Esas No: 2022/1459
Karar No: 2022/9389
Karar Tarihi: 16.05.2022
Yargıtay 2. Ceza Dairesi 2022/1459 Esas 2022/9389 Karar Sayılı İlamı
2. Ceza Dairesi 2022/1459 E. , 2022/9389 K."İçtihat Metni"

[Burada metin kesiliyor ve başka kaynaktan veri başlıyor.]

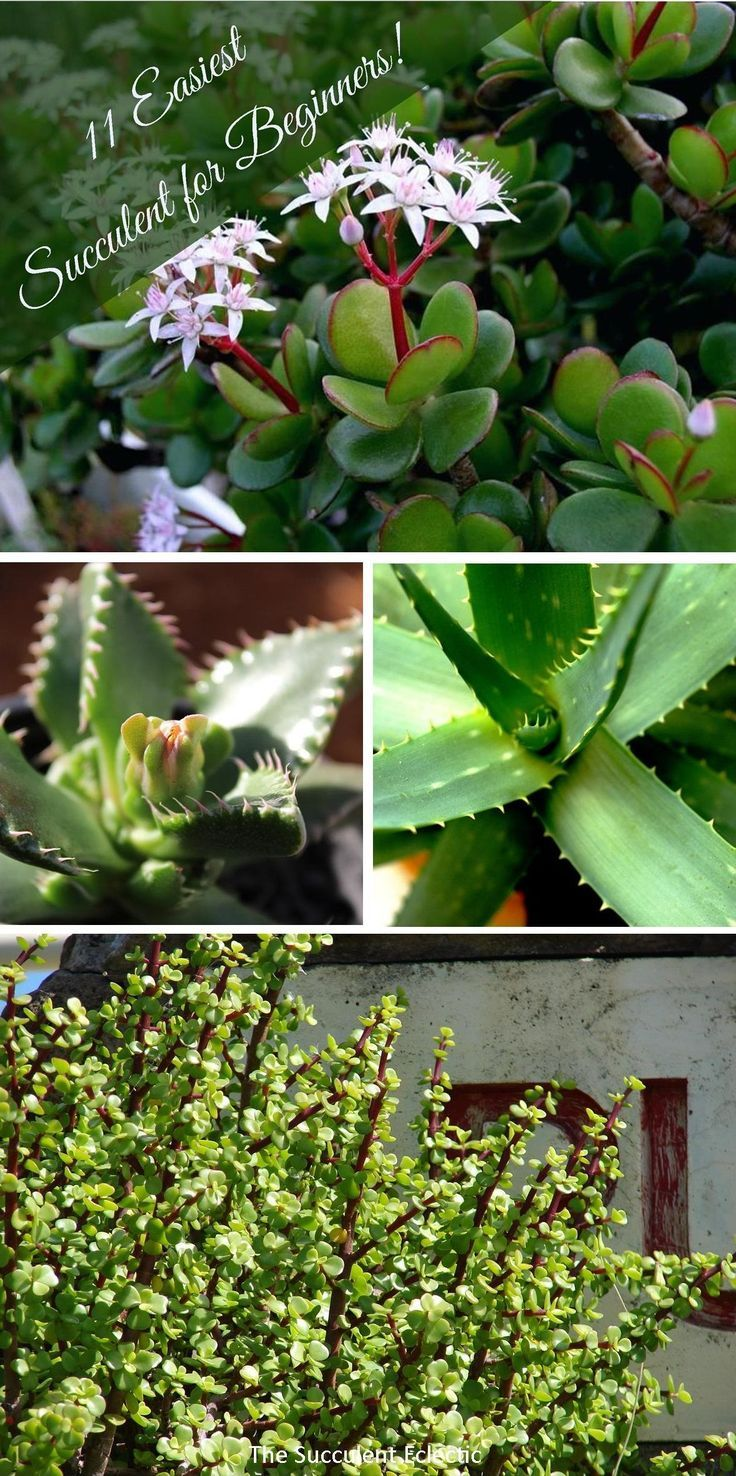 how to repot succulents together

Nitelikli hırsızlık suçundan sanık ...'ın, 5237 sayılı Türk Ceza Kanunu’nun 142/2-f maddesi uyarınca 5 yıl hapis cezası ile cezalandırılmasına dair Antalya 12. Asliye Ceza Mahkemesinin 29/09/2020 tarihli ve 2018/606 esas, 2020/250 sayılı kararının kesinleşmesini müteakip, hükümlünün yargılamanın yenilenmesi talebinin reddine ilişkin Antalya 12. Asliye Ceza Mahkemesinin 02/09/2021 tarihli ve 2018/606 esas, 2020/250 sayılı ek kararına karşı yapılan itirazın reddine dair mercii Antalya 3. Ağır Ceza Mahkemesinin 10/09/2021 tarihli ve 2021/834 değişik iş sayılı karar aleyhine Yüksek Adalet Bakanlığınca verilen 10/12/2021 gün ve 25386/2021 sayılı kanun yararına bozma talebine dayanılarak dava dosyası Yargıtay Cumhuriyet Başsavcılığının 14/01/2022 gün ve 2021/155961 sayılı tebliğnamesiyle dairemize gönderilmekle okundu.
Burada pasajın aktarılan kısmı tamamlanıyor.